Your goal =>
Leaving out the pictures, transcribe all of the records faithfully.

=-=-=-=-=

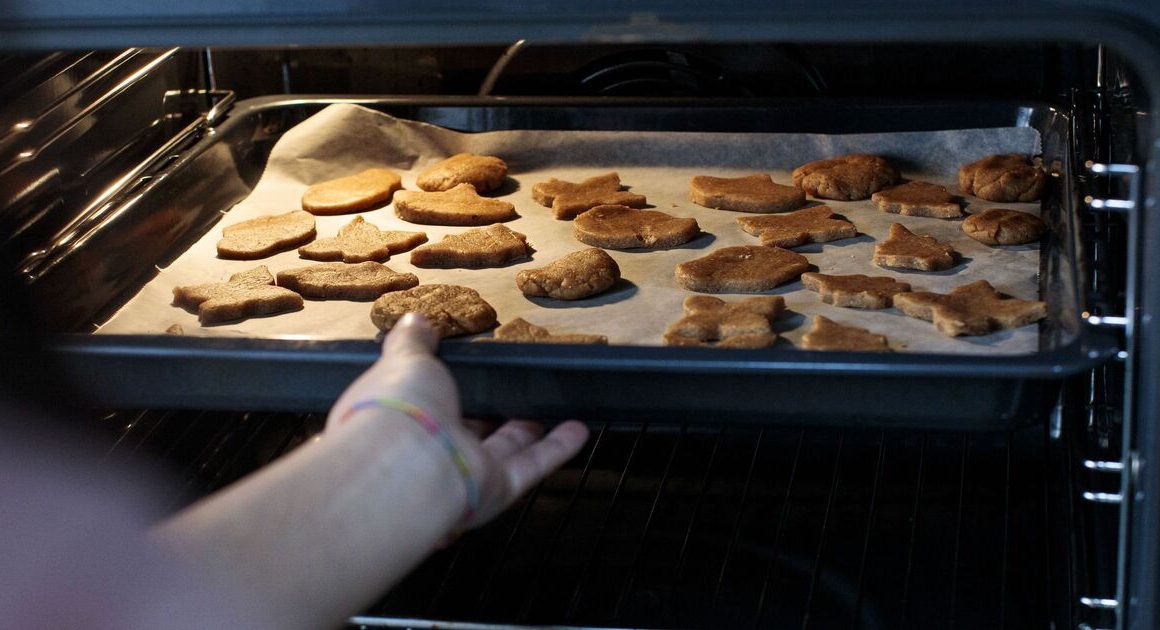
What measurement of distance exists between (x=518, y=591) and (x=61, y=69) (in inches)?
37.1

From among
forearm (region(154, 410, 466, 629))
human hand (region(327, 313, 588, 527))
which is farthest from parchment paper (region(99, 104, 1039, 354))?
forearm (region(154, 410, 466, 629))

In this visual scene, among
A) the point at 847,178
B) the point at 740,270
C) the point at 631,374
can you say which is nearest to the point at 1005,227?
the point at 847,178

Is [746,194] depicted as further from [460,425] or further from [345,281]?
[460,425]

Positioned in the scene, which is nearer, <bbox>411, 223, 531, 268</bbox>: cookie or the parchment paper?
the parchment paper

=-=-=-=-=

Expected output =>
What measurement of distance exists between (x=518, y=591) and (x=61, y=69) (in inches)?
37.1

From among
forearm (region(154, 410, 466, 629))
human hand (region(327, 313, 588, 527))
which is farthest from parchment paper (region(99, 104, 1039, 354))?
forearm (region(154, 410, 466, 629))

In this visual scene, among
A) the point at 847,178
B) the point at 740,270
C) the point at 631,374
can you say which is nearest to the point at 1005,227?
the point at 847,178

Is [746,194] depicted as further from [460,425] or further from [345,281]?
[460,425]

Positioned in the scene, which is nearer, <bbox>411, 223, 531, 268</bbox>: cookie or the parchment paper?
the parchment paper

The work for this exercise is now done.